* PROBLEM TO WORK ON
Pull out every line of the data below that contains the word "woman", and copy each one. Case matters.

* EXERCISE INPUTS

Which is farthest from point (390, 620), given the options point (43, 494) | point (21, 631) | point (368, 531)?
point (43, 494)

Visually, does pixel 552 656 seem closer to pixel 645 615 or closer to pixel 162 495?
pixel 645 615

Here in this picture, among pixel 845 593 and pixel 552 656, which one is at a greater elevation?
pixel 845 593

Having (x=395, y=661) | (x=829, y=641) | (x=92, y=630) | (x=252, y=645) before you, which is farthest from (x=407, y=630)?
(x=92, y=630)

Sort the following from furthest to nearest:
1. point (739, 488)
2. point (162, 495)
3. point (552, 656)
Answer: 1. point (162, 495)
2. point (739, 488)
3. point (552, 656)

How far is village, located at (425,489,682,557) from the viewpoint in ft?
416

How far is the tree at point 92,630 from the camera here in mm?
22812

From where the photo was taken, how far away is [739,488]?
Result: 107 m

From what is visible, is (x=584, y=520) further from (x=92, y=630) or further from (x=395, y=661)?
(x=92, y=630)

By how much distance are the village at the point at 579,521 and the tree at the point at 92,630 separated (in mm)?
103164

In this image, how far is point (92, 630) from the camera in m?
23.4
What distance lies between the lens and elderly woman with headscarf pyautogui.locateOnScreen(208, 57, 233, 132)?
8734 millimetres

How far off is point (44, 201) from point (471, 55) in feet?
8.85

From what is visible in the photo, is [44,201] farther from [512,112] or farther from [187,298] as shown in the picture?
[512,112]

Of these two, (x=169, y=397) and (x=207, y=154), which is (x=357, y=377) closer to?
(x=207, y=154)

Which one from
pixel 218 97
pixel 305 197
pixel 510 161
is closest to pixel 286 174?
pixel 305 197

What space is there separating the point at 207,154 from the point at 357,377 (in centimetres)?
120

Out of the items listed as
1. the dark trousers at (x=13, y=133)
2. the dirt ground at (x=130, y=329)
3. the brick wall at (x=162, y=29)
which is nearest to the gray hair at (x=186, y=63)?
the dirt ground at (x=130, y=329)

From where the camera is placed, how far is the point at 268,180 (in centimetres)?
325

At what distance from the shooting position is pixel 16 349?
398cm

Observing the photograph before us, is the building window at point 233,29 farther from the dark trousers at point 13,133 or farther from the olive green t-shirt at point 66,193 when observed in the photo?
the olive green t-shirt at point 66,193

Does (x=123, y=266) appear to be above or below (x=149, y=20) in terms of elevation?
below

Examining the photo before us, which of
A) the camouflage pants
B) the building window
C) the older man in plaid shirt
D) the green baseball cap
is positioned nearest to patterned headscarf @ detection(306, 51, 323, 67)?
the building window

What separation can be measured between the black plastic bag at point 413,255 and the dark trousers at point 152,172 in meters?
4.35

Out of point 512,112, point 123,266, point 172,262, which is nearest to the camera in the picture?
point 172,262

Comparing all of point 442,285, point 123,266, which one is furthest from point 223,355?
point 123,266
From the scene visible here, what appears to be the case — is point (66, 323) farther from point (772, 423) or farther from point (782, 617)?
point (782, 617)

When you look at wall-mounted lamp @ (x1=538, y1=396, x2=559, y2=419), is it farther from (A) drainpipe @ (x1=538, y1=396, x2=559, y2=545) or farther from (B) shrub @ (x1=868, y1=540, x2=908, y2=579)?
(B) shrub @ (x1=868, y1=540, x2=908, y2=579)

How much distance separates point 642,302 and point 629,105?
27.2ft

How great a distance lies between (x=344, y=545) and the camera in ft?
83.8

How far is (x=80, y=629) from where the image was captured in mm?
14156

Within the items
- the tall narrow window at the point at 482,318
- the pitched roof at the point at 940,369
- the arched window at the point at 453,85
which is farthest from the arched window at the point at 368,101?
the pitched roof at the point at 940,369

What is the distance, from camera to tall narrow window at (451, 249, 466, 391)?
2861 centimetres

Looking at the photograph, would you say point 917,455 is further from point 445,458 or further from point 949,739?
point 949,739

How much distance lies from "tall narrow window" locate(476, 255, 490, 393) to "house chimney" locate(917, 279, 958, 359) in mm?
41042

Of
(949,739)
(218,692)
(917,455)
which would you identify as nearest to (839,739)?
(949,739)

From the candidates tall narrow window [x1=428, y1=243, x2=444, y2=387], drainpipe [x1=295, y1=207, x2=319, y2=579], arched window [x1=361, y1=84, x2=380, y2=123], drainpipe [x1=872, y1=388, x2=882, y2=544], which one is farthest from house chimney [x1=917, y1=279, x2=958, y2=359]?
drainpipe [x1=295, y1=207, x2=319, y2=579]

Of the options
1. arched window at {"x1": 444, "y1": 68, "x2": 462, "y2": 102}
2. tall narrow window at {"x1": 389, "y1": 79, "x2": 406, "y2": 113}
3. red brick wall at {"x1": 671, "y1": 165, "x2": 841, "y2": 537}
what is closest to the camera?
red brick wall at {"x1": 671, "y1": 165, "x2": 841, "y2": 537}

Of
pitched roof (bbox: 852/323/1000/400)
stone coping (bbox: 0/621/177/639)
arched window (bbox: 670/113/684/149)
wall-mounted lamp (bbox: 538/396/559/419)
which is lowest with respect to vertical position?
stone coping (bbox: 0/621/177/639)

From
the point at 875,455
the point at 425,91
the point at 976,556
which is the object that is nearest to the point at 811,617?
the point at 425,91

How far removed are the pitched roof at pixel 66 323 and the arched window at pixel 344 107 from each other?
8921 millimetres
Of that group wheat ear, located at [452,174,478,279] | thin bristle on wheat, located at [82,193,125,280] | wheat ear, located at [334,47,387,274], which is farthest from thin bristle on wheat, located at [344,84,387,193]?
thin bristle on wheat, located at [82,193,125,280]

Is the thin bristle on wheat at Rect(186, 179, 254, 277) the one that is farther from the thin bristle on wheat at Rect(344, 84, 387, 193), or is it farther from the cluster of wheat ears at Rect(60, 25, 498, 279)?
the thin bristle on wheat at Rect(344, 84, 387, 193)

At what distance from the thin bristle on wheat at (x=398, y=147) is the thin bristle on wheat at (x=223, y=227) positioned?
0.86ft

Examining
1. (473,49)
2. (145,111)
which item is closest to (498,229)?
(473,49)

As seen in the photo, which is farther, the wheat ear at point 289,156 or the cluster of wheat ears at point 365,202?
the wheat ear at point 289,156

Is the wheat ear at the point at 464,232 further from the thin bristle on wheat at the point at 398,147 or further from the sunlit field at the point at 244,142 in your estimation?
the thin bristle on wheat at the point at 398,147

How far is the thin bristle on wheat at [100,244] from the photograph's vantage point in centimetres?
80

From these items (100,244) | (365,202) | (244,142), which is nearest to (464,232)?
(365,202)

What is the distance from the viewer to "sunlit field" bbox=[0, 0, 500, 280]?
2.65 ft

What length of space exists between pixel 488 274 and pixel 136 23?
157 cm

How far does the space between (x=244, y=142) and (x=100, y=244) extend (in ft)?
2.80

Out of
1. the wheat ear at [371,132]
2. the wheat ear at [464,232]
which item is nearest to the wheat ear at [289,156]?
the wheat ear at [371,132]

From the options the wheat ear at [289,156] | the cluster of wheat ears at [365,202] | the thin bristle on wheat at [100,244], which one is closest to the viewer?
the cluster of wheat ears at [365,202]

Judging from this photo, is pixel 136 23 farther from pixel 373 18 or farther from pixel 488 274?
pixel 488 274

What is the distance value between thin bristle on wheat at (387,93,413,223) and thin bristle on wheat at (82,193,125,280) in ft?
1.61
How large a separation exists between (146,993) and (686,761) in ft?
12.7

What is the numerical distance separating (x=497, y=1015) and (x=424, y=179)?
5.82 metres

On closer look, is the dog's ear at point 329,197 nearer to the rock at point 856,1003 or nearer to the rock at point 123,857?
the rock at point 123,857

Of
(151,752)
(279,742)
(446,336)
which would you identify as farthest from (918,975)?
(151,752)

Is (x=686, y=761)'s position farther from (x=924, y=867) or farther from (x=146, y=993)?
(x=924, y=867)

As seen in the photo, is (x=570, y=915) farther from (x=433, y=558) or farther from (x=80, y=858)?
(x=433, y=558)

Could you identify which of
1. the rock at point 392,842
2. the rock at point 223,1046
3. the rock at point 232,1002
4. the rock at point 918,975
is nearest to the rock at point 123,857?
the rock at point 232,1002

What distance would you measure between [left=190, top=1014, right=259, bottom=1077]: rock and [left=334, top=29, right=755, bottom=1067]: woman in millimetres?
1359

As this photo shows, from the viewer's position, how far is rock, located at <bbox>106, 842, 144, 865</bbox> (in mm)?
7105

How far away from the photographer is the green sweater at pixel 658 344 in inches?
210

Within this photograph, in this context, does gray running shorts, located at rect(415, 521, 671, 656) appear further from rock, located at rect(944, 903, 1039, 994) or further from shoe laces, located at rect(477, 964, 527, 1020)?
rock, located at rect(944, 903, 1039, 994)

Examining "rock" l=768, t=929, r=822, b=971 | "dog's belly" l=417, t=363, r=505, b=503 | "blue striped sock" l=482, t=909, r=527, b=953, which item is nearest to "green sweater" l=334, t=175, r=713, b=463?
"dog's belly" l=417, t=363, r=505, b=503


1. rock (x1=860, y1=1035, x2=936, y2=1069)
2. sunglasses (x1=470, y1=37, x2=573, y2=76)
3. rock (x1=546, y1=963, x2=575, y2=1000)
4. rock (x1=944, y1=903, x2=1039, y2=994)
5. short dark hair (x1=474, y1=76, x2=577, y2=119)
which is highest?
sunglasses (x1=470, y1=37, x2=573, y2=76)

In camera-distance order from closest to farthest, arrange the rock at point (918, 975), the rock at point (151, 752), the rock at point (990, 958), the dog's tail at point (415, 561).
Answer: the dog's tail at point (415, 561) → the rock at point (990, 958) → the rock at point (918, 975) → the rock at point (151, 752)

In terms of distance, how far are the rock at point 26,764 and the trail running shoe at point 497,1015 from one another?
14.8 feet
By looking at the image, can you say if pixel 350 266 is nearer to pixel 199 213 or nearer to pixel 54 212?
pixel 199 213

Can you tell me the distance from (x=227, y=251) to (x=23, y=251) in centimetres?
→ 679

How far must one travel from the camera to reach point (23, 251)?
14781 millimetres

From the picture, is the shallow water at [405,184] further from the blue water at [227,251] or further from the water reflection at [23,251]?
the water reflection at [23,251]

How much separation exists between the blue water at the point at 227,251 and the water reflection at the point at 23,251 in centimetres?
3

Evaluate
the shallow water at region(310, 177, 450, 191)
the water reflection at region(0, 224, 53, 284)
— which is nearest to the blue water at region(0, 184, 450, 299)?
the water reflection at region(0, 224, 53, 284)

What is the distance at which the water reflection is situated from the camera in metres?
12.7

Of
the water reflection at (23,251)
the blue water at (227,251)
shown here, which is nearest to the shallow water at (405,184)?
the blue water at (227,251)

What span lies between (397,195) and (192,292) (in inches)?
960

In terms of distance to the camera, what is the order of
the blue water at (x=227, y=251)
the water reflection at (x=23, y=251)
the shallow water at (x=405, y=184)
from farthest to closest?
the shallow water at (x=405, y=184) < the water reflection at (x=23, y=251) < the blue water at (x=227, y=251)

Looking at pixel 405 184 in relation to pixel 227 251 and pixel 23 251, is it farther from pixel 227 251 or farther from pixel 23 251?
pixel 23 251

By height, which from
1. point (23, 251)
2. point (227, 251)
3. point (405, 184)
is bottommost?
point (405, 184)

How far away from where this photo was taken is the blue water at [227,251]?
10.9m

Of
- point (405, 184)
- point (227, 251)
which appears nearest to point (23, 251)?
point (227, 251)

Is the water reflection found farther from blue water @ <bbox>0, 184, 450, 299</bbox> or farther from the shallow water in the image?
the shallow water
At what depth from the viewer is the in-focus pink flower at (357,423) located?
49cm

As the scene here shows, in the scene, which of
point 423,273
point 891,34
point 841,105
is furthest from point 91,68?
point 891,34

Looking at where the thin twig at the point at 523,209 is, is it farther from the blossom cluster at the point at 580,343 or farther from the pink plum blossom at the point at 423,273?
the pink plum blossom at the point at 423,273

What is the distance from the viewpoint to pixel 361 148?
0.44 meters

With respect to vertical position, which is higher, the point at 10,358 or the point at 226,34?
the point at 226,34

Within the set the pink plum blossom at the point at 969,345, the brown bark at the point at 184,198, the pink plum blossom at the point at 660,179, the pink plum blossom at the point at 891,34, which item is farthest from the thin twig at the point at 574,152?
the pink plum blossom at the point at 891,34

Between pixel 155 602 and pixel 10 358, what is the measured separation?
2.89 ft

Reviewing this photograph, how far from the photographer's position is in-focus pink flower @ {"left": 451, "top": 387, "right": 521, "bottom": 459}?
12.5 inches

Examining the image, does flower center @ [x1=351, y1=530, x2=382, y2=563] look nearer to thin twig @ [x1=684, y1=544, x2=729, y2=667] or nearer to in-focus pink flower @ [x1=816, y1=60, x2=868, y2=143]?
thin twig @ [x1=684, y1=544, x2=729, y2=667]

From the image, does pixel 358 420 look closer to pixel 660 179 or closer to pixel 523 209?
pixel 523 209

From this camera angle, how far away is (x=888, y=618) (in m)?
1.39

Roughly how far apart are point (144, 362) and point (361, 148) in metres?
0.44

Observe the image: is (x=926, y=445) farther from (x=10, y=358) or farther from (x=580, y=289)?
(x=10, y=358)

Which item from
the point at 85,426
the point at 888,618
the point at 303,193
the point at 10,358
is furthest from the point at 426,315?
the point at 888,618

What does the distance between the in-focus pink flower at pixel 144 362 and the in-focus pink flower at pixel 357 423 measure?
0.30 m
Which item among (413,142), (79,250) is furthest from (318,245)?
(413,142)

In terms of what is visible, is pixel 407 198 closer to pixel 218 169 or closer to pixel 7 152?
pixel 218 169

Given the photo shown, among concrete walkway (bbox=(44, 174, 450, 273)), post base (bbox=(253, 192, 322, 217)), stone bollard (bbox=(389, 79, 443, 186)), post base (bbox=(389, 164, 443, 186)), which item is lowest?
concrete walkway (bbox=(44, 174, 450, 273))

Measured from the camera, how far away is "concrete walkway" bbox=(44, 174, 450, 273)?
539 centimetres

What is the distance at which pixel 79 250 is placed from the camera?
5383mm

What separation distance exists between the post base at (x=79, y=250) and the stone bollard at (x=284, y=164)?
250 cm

* OUTPUT FOR THIS EXERCISE
What distance lies between the lens and elderly woman with headscarf pyautogui.locateOnScreen(208, 57, 233, 132)?
What distance would you measure between [left=190, top=1014, right=259, bottom=1077]: rock and [left=334, top=29, right=755, bottom=1067]: woman in millimetres?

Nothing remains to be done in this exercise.